**ENTRIES PROVIDED:**
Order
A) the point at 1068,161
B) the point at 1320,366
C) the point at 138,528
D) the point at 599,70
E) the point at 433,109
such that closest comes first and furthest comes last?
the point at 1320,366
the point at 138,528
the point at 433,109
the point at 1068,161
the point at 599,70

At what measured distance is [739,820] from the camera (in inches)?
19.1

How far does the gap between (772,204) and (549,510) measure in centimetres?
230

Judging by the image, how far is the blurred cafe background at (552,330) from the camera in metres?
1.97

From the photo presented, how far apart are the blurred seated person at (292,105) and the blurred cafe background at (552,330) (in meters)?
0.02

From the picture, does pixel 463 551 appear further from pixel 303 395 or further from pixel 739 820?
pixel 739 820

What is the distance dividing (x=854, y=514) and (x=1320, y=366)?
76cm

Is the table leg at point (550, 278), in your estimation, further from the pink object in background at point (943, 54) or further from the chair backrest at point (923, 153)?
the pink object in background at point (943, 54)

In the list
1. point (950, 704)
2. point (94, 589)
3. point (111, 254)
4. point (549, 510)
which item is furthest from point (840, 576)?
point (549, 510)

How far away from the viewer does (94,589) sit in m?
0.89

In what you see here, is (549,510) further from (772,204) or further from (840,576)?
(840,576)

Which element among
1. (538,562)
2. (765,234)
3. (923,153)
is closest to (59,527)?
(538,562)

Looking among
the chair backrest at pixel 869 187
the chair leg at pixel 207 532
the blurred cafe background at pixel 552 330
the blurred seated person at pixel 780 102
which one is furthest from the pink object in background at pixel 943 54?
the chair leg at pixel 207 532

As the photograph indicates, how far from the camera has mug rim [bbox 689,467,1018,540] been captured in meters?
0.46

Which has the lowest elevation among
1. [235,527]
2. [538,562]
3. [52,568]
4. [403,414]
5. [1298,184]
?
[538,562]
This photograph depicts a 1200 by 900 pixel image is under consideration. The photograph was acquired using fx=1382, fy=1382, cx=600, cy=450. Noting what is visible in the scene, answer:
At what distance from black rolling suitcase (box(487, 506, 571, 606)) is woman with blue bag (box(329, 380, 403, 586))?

**TASK TO COMPLETE:** From the line that contains "In the list" down to the last line of the listing above, repeat each line exactly, and include nothing else.

**SOLUTION FOR THIS EXERCISE:**
In the list
1. point (950, 704)
2. point (94, 589)
3. point (111, 254)
4. point (549, 510)
which item is furthest from point (840, 576)?
point (549, 510)

How far away from the viewer does (94,589) sit in m?
0.89

In what you see here, is (549,510) further from (772,204) or further from (840,576)?
(840,576)

Which element among
1. (538,562)
2. (765,234)
3. (923,153)
is closest to (59,527)?
(538,562)

Looking among
the chair backrest at pixel 869 187
the chair leg at pixel 207 532
the blurred cafe background at pixel 552 330
the blurred seated person at pixel 780 102
which one is furthest from the pink object in background at pixel 943 54?
the chair leg at pixel 207 532

As the photograph indicates, how far from the camera has mug rim [bbox 689,467,1018,540] been captured in meters?
0.46

Which has the lowest elevation among
1. [235,527]
2. [538,562]
3. [52,568]
4. [403,414]
5. [1298,184]
?
[538,562]
This photograph depicts a 1200 by 900 pixel image is under consideration. The photograph was acquired using fx=1382, fy=1382, cx=600, cy=450. Noting what is visible in the scene, answer:
At what distance from black rolling suitcase (box(487, 506, 571, 606)) is woman with blue bag (box(329, 380, 403, 586))?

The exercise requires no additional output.